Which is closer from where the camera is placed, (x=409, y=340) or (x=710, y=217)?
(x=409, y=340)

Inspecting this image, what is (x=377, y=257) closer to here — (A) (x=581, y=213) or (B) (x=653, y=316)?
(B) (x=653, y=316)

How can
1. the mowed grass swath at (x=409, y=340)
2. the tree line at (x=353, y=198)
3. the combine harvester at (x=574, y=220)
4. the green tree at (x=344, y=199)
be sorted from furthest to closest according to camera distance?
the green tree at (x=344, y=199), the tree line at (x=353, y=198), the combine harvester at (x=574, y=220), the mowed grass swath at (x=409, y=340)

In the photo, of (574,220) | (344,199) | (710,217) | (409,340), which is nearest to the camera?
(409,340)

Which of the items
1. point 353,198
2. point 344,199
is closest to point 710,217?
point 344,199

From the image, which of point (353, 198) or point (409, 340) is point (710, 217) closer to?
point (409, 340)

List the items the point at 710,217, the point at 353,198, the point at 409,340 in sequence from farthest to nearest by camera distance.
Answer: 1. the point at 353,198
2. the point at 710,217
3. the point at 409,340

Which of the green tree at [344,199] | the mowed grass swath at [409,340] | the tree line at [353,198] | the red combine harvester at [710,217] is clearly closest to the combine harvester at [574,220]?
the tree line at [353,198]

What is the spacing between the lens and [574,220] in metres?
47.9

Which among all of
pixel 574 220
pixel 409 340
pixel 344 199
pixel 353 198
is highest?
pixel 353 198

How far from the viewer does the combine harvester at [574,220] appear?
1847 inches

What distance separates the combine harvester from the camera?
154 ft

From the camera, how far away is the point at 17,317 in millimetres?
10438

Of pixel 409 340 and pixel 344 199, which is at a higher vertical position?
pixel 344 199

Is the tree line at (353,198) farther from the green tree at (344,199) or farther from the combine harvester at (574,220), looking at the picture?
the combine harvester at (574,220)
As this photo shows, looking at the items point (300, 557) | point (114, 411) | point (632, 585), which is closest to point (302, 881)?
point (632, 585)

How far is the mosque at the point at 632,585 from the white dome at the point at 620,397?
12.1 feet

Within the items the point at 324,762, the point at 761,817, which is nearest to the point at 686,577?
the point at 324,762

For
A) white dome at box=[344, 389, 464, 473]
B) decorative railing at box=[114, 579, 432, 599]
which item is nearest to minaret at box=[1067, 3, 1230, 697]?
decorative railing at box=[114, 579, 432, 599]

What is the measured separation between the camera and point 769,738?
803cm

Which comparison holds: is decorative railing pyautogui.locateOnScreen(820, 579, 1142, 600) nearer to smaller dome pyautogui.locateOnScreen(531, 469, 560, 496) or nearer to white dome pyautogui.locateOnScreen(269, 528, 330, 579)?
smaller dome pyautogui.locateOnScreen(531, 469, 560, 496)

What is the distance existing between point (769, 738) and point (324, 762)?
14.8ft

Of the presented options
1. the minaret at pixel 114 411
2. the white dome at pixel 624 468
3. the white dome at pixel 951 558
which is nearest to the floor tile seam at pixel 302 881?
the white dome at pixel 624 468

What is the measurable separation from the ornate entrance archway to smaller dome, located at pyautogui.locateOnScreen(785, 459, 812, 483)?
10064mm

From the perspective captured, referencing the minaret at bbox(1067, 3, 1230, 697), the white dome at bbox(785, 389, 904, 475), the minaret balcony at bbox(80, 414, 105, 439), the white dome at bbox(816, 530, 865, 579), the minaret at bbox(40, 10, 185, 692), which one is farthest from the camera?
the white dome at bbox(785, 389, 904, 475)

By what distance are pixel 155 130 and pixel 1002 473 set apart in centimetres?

### To be done
In the records above, find the line containing "What is the measured"; please retype it and every line after it through the last line, exactly and with nothing else.

### Solution to this problem
What is the measured separation between the camera and point 769,738?
803cm

Which comparison holds: is decorative railing pyautogui.locateOnScreen(820, 579, 1142, 600) nearer to smaller dome pyautogui.locateOnScreen(531, 469, 560, 496) or nearer to white dome pyautogui.locateOnScreen(269, 528, 330, 579)?
smaller dome pyautogui.locateOnScreen(531, 469, 560, 496)

What is the distance existing between point (769, 738) and point (324, 762)?
14.8ft

Of the presented options
1. the minaret at pixel 114 411
2. the white dome at pixel 624 468
3. the white dome at pixel 951 558
which is nearest to the floor tile seam at pixel 302 881?
the white dome at pixel 624 468

What is the measurable separation from the ornate entrance archway to smaller dome, located at pyautogui.locateOnScreen(785, 459, 812, 483)?
10064mm

From the perspective captured, referencing the minaret at bbox(1067, 3, 1230, 697), the white dome at bbox(785, 389, 904, 475), the minaret balcony at bbox(80, 414, 105, 439), the white dome at bbox(816, 530, 865, 579), the minaret at bbox(40, 10, 185, 692), which one is farthest from the camera?
the white dome at bbox(785, 389, 904, 475)

By what distance are pixel 155 130 and pixel 1002 473 set apart in centimetres?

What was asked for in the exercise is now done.